- Born: Martin Emond 4 June 1969 New Zealand
- Died: 14 March 2004 (aged 34) Los Angeles, California, United States
- Nationality: New Zealander
- Area: Artist
- Notable works: White Trash Lobo Verotik covers

= Martin Emond =

New Zealand painter and illustrator

Martin Emond (4 June 1969 in New Zealand - 14 March 2004 in Los Angeles, California, United States), also known under the pseudonyms "Martin Fuckin Emond", "Martyfuck", "Martywood", "Mickey Martin" and "MFE", was a New Zealand cartoon illustrator and painter.

Emond's work is said to be reminiscent of rock n' roll tattoos and classic sign art, and characterised by darkly sardonic humour.

==Biography==
Emond found success early in his career illustrating Gordon Rennie's White Trash comic, which led to other high-profile cartoon work including designing album covers for Glenn Danzig.

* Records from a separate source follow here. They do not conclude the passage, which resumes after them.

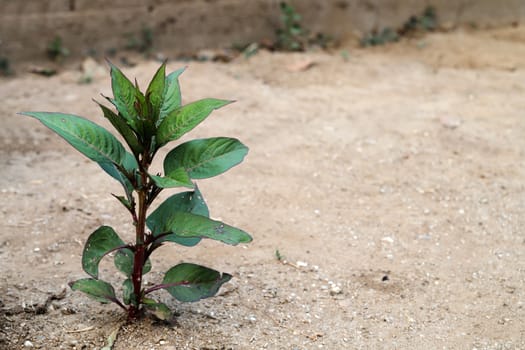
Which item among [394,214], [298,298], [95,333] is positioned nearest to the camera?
[95,333]

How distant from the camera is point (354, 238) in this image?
320 cm

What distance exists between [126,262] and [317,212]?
4.04ft

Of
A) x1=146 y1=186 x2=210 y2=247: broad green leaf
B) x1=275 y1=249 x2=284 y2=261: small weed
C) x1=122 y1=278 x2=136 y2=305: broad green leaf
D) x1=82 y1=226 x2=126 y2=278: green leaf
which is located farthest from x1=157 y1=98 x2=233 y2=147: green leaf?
x1=275 y1=249 x2=284 y2=261: small weed

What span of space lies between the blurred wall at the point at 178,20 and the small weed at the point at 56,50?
4cm

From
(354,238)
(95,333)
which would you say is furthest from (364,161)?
(95,333)

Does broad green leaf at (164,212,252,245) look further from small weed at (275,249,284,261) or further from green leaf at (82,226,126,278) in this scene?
small weed at (275,249,284,261)

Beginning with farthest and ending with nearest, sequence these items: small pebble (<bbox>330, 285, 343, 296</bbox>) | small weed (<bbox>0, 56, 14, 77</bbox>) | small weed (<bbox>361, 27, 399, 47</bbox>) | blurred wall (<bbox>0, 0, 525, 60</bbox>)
A: 1. small weed (<bbox>361, 27, 399, 47</bbox>)
2. blurred wall (<bbox>0, 0, 525, 60</bbox>)
3. small weed (<bbox>0, 56, 14, 77</bbox>)
4. small pebble (<bbox>330, 285, 343, 296</bbox>)

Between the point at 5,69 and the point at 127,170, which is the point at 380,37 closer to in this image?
the point at 5,69

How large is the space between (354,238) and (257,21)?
2990 mm

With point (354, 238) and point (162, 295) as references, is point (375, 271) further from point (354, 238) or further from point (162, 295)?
point (162, 295)

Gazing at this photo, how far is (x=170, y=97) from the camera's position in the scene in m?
2.24

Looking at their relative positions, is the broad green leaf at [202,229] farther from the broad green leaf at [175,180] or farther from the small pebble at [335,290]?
the small pebble at [335,290]

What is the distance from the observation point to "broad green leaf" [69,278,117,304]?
230cm

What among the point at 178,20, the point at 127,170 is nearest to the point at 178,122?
the point at 127,170
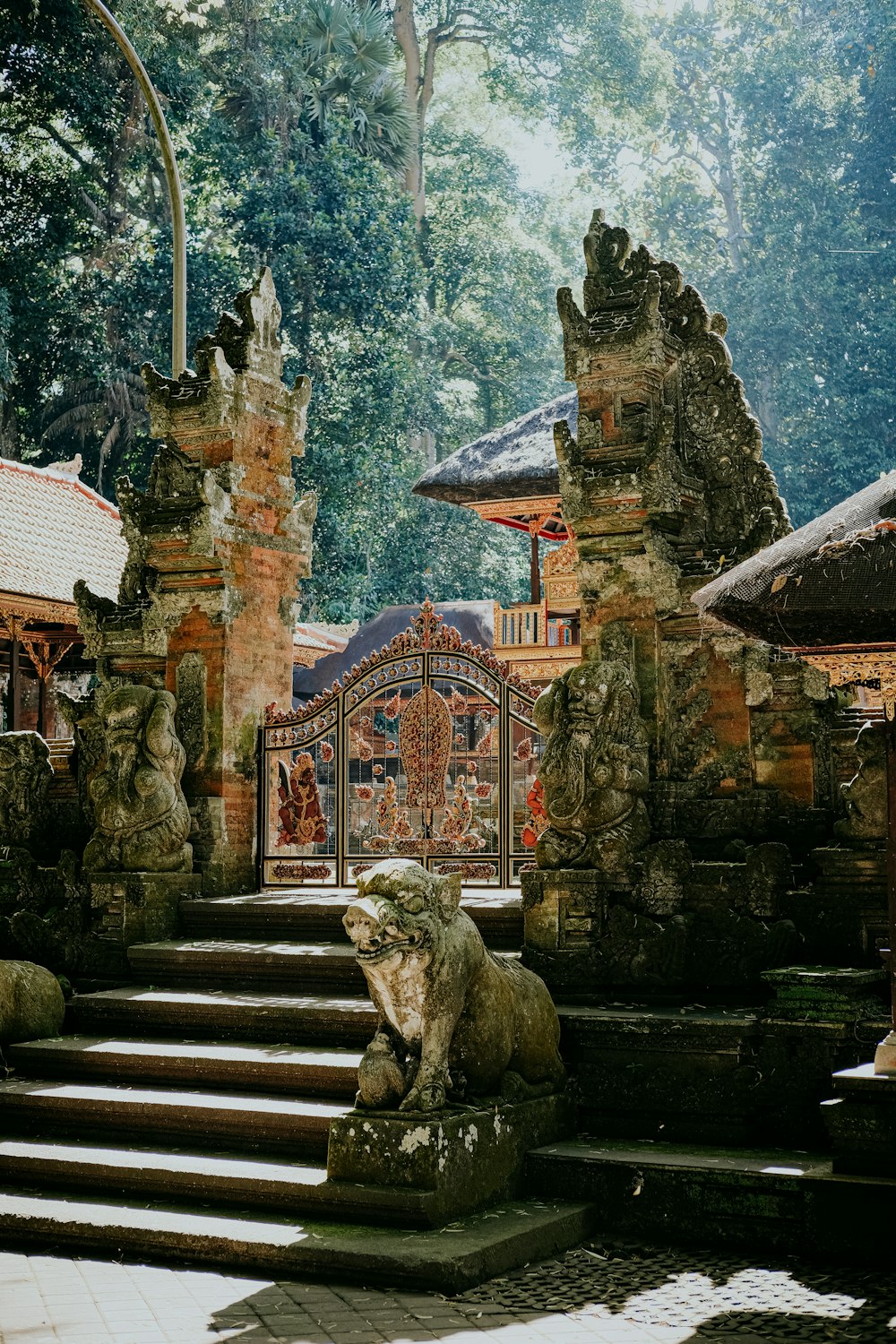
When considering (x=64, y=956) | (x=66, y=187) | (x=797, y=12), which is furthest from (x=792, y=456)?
(x=64, y=956)

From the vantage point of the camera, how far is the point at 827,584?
5715 mm

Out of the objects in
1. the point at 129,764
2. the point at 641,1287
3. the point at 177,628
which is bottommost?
the point at 641,1287

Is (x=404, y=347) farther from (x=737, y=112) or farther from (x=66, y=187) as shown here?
(x=737, y=112)

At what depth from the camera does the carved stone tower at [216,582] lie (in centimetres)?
981

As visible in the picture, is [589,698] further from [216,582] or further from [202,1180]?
[216,582]


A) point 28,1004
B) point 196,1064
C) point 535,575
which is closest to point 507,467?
point 535,575

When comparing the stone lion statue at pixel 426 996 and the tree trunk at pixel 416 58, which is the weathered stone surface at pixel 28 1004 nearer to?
the stone lion statue at pixel 426 996

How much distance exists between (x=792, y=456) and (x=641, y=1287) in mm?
28565

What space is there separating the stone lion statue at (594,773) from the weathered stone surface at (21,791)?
3.79m

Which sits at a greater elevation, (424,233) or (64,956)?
(424,233)

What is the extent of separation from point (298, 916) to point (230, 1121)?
2.10 metres

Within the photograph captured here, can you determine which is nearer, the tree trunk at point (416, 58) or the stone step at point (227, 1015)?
the stone step at point (227, 1015)

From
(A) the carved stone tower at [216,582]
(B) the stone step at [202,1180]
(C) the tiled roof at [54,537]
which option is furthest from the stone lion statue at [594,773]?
(C) the tiled roof at [54,537]

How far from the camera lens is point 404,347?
30.5 meters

He drew the (extremely violent and bloody) strip "Accident Man" for the short-lived UK comic Toxic! in 1991. Later he created memorable characters such as the irreverent streetkid Switchblade and girl gang the Rolling Red Knuckles.

Many of his illustrations were also produced extensively as screenprints on clothing for the popular New Zealand streetwear label Illicit. The company signed a two-year deal with California-based clothier Cinder Block, through assistance from intellectual property agency Sharpeco, to create fashions based on a variety of Emond characters. An article on the partnership noted, "Cinder Block were especially taken by a character called Switchblade, a street urchin orphan brought up in a town called Tragedy," noting this character would be the first project of the clothing range. Illicit co-founder Steve Hodge remarked, "[Emond] left a huge amount of work behind. It's all catalogued and storylined," with the article going on to state that the range included more than 150 characters. Illicit also planned a collaboration with Oregon-based publisher Dark Horse Comics to create a coffee table book on Emond's work.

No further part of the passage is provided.